Relative Energy Cost of Common AI Tasks (per 1,000 queries)
| Task | Energy (kWh) |
| Text Classification | 0.002 |
| Summarisation | 0.049 |
| Image Generation | 2.907 |
Your choice of task really matters. Generating an image is orders of magnitude more energy-intensive than classifying a piece of text. Where possible, opt for smaller, specialised language models (SLMs) over large, general-purpose ones, as the specialised models are optimised for specific tasks and are therefore much more efficient.
Step 2: Understand Your Provider’s Footprint
The location and operational efficiency of the data centre running the AI model can have a major impact. Cloud providers like Amazon Web Services (AWS), Microsoft Azure, and Google Cloud operate data centres across Europe, including in the UK (London), Ireland, and mainland Europe (e.g., Frankfurt, Paris, Stockholm).
Providers are increasingly taking steps to improve their sustainability. In 2023, for instance, AWS began transitioning its previously diesel-powered backup generators at European data centres to run on hydro-treated vegetable oil (HVO). This can reduce lifecycle emissions by up to 90%
A key metric for data centre efficiency is Power Usage Effectiveness (PUE), which measures the ratio of total facility energy to IT equipment energy. While a 2024 survey reported an average PUE of 1.48 for European data centres, leading hyperscalers achieve much better results. Google, for example, reports a PUE of just 1.08 for its data centre in Saint-Ghislain, Belgium. When choosing a service, look for providers who are transparent about their PUE, water usage, and the percentage of renewable energy powering their operations.
Step 3: For Researchers—Optimise Your Workflow
For those in our community building or training AI models, several strategies can significantly reduce environmental impact:
- Choose Efficient Architectures: Research shows that model architecture plays a key role in energy consumption. For instance, sequence-to-sequence models (like Flan-T5) can be more energy-efficient than decoder-only models (like BLOOM) of a comparable size.
- Adopt Optimisation Techniques: Methods like quantization (reducing the numerical precision of the model’s calculations), pruning (removing redundant parts of the model), and using Mixture-of-Experts (MoE) architectures (activating only specialised parts of the model for a given task) can substantially lower the computational cost.
- Advocate for Transparency: Follow the example set by the developers of the BLOOM model, who published a detailed “model card” disclosing its environmental impact data. Encouraging this practice across the research community fosters accountability and allows for more informed choices.
Step 4: Champion Institutional Change
Individual actions are powerful, but systemic change requires institutional commitment. Your voice can catalyse broader change. Consider advocating for the following initiatives within your department or through university governance channels:
- Promote a “circular computing” culture that focuses on extending the life of hardware. By prioritising the retrofitting and reuse of equipment like GPUs, the university can directly combat the growing problem of e-waste.
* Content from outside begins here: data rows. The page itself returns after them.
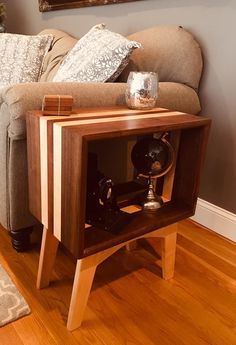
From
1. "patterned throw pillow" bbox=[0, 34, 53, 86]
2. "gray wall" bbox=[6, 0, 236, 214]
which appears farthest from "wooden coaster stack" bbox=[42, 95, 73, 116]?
"patterned throw pillow" bbox=[0, 34, 53, 86]

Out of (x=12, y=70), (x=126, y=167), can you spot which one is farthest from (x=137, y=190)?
(x=12, y=70)

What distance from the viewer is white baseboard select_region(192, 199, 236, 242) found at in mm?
1475

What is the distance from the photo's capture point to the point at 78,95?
1.09 meters

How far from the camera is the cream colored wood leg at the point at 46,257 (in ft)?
3.52

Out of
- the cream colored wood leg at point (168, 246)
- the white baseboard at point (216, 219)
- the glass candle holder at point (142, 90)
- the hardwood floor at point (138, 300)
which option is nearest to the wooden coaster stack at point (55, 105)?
the glass candle holder at point (142, 90)

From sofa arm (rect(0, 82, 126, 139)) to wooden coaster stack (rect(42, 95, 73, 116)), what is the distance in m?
0.10

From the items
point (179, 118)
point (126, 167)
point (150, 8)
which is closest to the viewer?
point (179, 118)

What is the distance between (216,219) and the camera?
1534mm

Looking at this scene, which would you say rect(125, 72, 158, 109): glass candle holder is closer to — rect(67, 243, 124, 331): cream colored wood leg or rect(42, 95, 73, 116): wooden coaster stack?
rect(42, 95, 73, 116): wooden coaster stack

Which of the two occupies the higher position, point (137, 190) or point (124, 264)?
point (137, 190)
- Integrate sustainable AI practices into the university’s official digital literacy programmes and IT guidance for all students and staff.
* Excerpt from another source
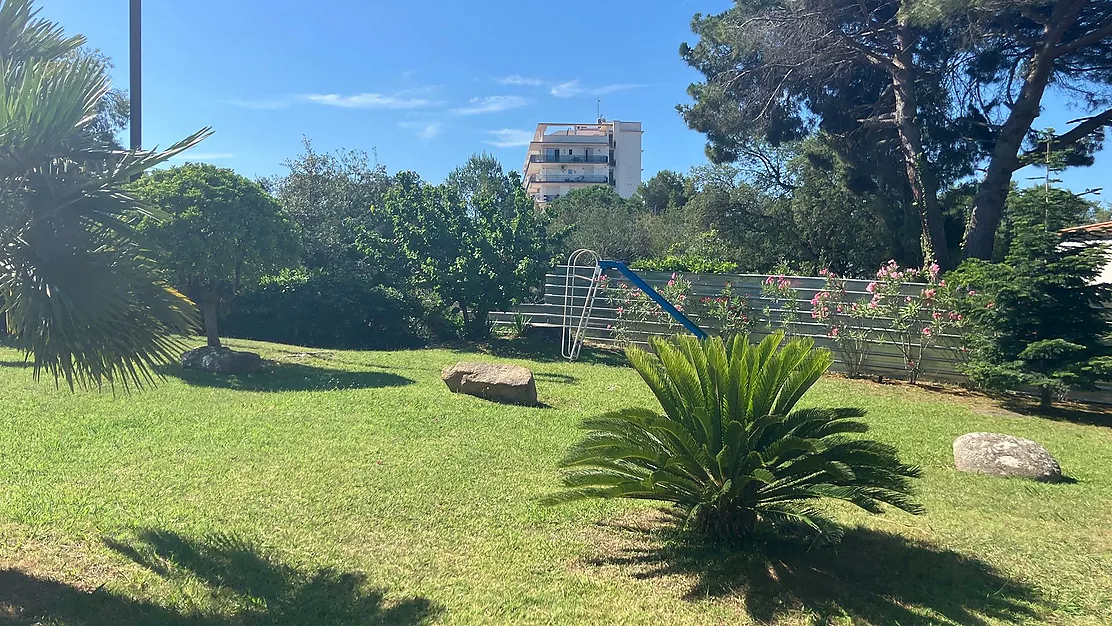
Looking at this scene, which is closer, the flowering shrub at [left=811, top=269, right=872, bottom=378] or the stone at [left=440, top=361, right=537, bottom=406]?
the stone at [left=440, top=361, right=537, bottom=406]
- Support adherence to emerging standards and regulations, such as those outlined in the EU AI Act, which will increasingly mandate responsible and transparent AI development and deployment. It is expected that similar legislation will soon follow in the UK.
Conclusion: Towards Responsible Innovation
The rapid expansion of generative AI offers great potential, but it comes with environmental responsibilities. The impacts span the full life cycle of the technology, from the mining of minerals for hardware to the immense energy and water consumed by data centres.